Fast forward. Yesterday, memories of Bulgaria flooded back to me. i dug around my closet and drug out pictures and pictures of faces.. Experiences.. miracles. i felt my heart breaking all over again as i remembered the voices and laughter and smells of the orphanage. the deep despair which was as heavy as lead in every room we entered... but was soon replaced with laughter and joy as we exited two weeks later.
It's ironic to me that the hardest year of my life could be followed by the hardest lesson of my life, but i guess it shouldn't be ironic. My trip to Bulgaria did not heal the brokenness and despair in my heart, it did not make my life any less confusing, it did not change my circumstances. It did, however take me to a place far outside of myself... it broke me even more, so much so, that for once God could seep into my heart a little. i struggled, i wept, i ached but this time i wasn't doing this for myself... i was seeing that my world is so much bigger than me. I stood face to face with the ugliest of conditions of life and i sat down in the urine. I held a man my own age in my arms... because he was no bigger than my 10 year old brother. i saw suffering and i saw joy amist the suffering.
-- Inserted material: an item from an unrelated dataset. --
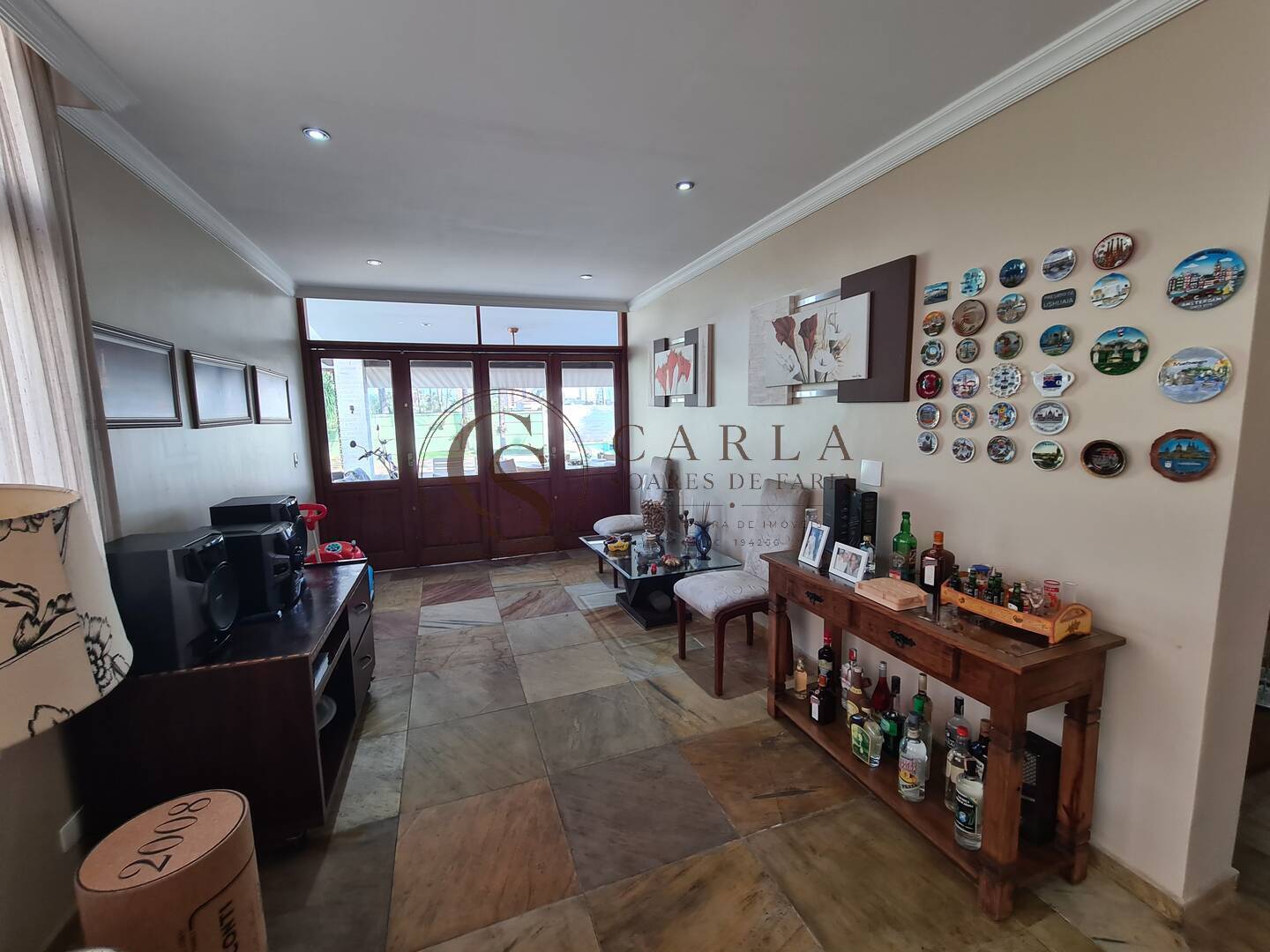 Casa, 4 quartos, 291 m² - Foto 12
And i saw myself selfish and prideful being used despite my selfishness and pride.
The point of taking a missions trip is to give something away.. to give your time and money and expertise in order to help a group of people... to allow God to work through you and hopefully he will graciously allow the efforts of the team to have some kind of impact. But, it is an incredibly humbling experience walking away from the trip feeling as though you have received more than you gave... feeling like the lessons you learned, the people you came in contact with, the gentle words that were spoken to you had deeper meaning and changed your heart more than you could ever have imagined.
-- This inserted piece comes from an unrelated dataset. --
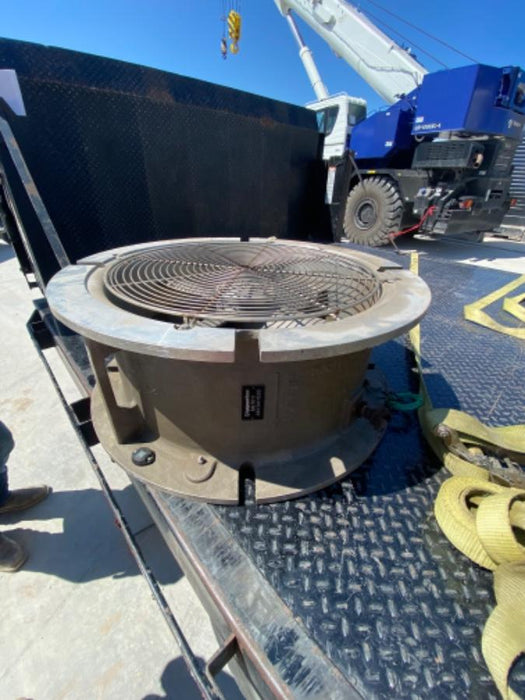 2023 WIDDER 20265-TRACKER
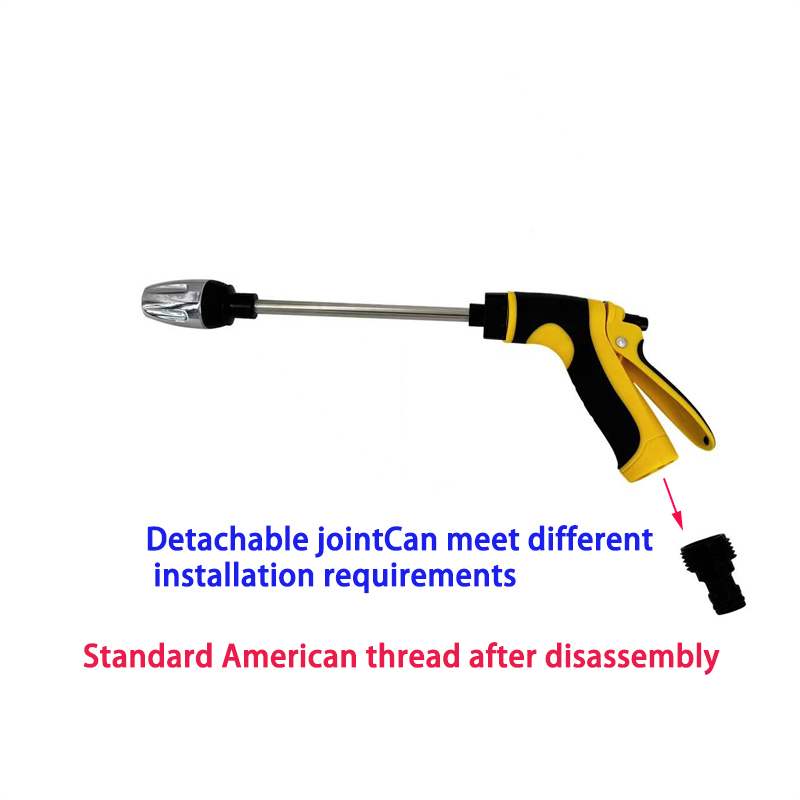 High Portable Automobiles Clea - Pressure Washer Foam Gun reseña y precio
Bulgaria taught me to open my eyes. When i came home my situation in life was the same as when i'd left, but my outlook was enormously altered. i could see, i could feel, i could move around outside of who i was. I wish i could say that my selfishness ceased, but that would be a lie. Months later i morphed back into the old me. I grabbed hold of my cynicism again and sank back into the same old sins and selfishness. But, there are amazing moments in my life when i drift back to the orphanage and i remember the children and the lessons they taught me and the hugs they gave me and the tears we cried together and i breathe and thank God that i can open my eyes.